Fountainboilers form vapor bubbles in the reservoir, which rise up the central tube, forcing liquid up and out of the jet(s) into the upper pool. Holes around the edge of the tube allow liquid from the pool to return to the reservoir, but this area is conical so that rising bubbles always go up the central tube. One rare form of fountain has a second, higher fountain which operates intermittently when liquid and vapor build up in the lower fountain, and it has a long drain pipe leading back to the reservoir.

Lavaboilers have a clear liquid and a colored oil. Vapor bubbles form in the oil, and rise swiftly to the top, surrounded by an invisible film of oil. Reaching the top, they pop and the oil reforms into little globules which float back down and are bounced about by the rising bubbles. Most but not all of these share two traits: a ring of foil at the top which hides the liquid level (and the conversion from clear bubble to colored globule) and various sorts of indentations in the glass which serve to bounce the bubbles around. A few lack one, the other, or both. Lavaboilers with beads do not have indentations but, rather, have a layer of glass beads in the oil which break up the rising bubbles, making for smaller bubbles in larger numbers.

Glitterboilers put a boiler inside a glitter lamp, wherein mylar glitter floats around on the convection currents formed in the liquid. Some of these have normal fill-boil-drain boilers, while others simply percolate continuously.

Lava fountains use clear liquid and colored oil like a lavaboiler, but use the vapor bubble principle of a fountain to push geysers of oil upward or force tiny steams of oil bubbles out of little jets into the clear liquid.

#### INFORMATION SUPPLIED
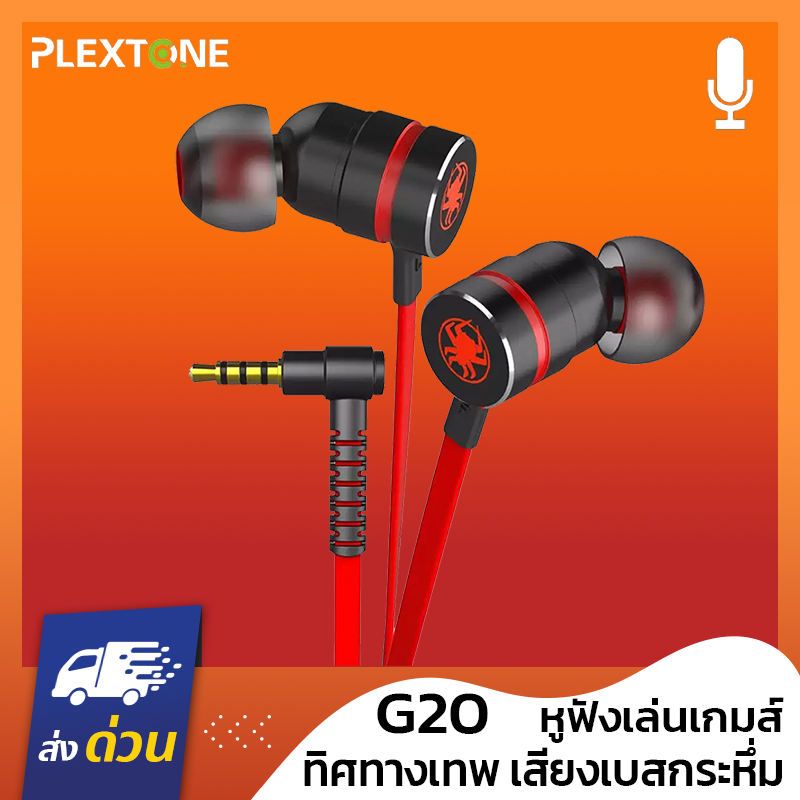 Plextone G20 V2 หูฟังเกมมิ่ง หูฟังเกม (มีไมค์) หูฟังเล่นเกม หูฟังเกมส์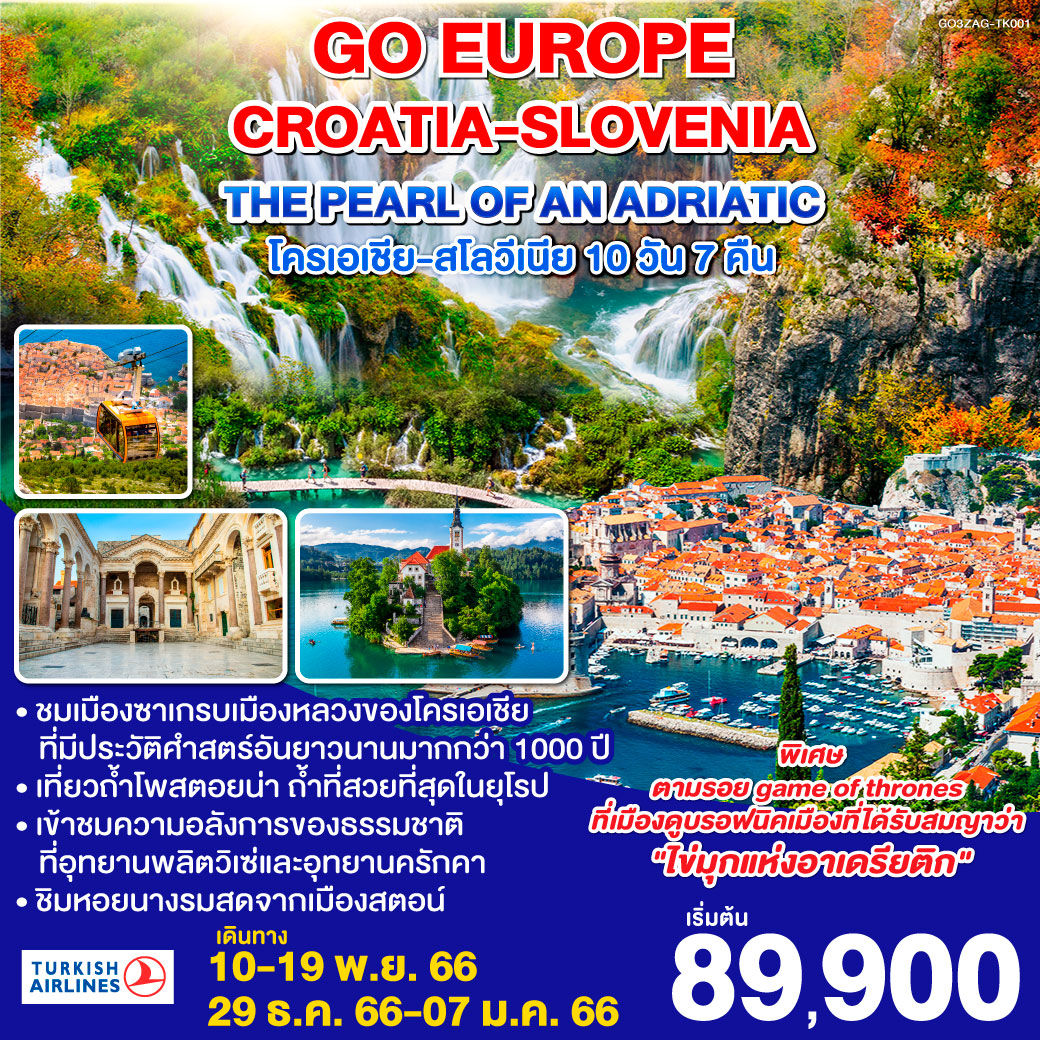 CROATIA - SLOVENIA THE PEARL OF AN ADRIATIC โครเอเชีย - สโลวีเนีย 10 วัน 7 คืน โดยสายการบิน เตอกิชแอร์ไลน์ (TK)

#### PROBLEMS TO WORK ON
(1) Copy the passage on boiler types word for word, between "Lavaboilers have a" and "in larger numbers.", inclusive.
(2) Using the passage on boiler types, answer these:
(a) In most lavaboilers, what hides the liquid level?
(b) What floats around on the convection currents in a glitterboiler?
(c) Why is the area around the holes at the edge of a fountainboiler's tube conical?
(3) Continue the passage on boiler types from the point where it ends.

#### ANSWERS FOR THIS EXERCISE
(1)
Lavaboilers have a clear liquid and a colored oil. Vapor bubbles form in the oil, and rise swiftly to the top, surrounded by an invisible film of oil. Reaching the top, they pop and the oil reforms into little globules which float back down and are bounced about by the rising bubbles. Most but not all of these share two traits: a ring of foil at the top which hides the liquid level (and the conversion from clear bubble to colored globule) and various sorts of indentations in the glass which serve to bounce the bubbles around. A few lack one, the other, or both. Lavaboilers with beads do not have indentations but, rather, have a layer of glass beads in the oil which break up the rising bubbles, making for smaller bubbles in larger numbers.

(2)
(a) A ring of foil at the top.
(b) Mylar glitter.
(c) So that rising bubbles always go up the central tube.

(3)
Bubblers operate on the principle of a Christmas or jukebox bubble tube: vapor bubbles form and rise to the top. These have lots and lots of bubbles due to the use of "bumpers" (usually beads, in one lamp porous lava gravel) which give lots of surface area on which the bubbles form.

Handboilers are just that: operated by holding them in your hand. The love meter has a graduated scale with things like "boring", "exciting", "on fire", "passionate" etc. in French. One model can raise the liquid in three successive stages if one's hand is placed around each bulb in succession. Many of these were made in Taiwan, Japan etc. but here are only French models.

I include French liquid hourglasses because they were likely created by artists who also made boilers. One must be upended to fill, while the other has twin hourglasses attached at the center and metal end caps and can simply be flipped upside-down.

New copies of this list will be uploaded every so often as more lamps are added. Note that some lamps hide the bulb with a wrap of silver foil, some use a frosted surface inside the bulb compartment, while a few use both and a few others have neither. Those with metal bases can be lifted out of or off the base to change the bulb, while entirely-glass ones are lifted off the table and the socket slid out of the open bottom.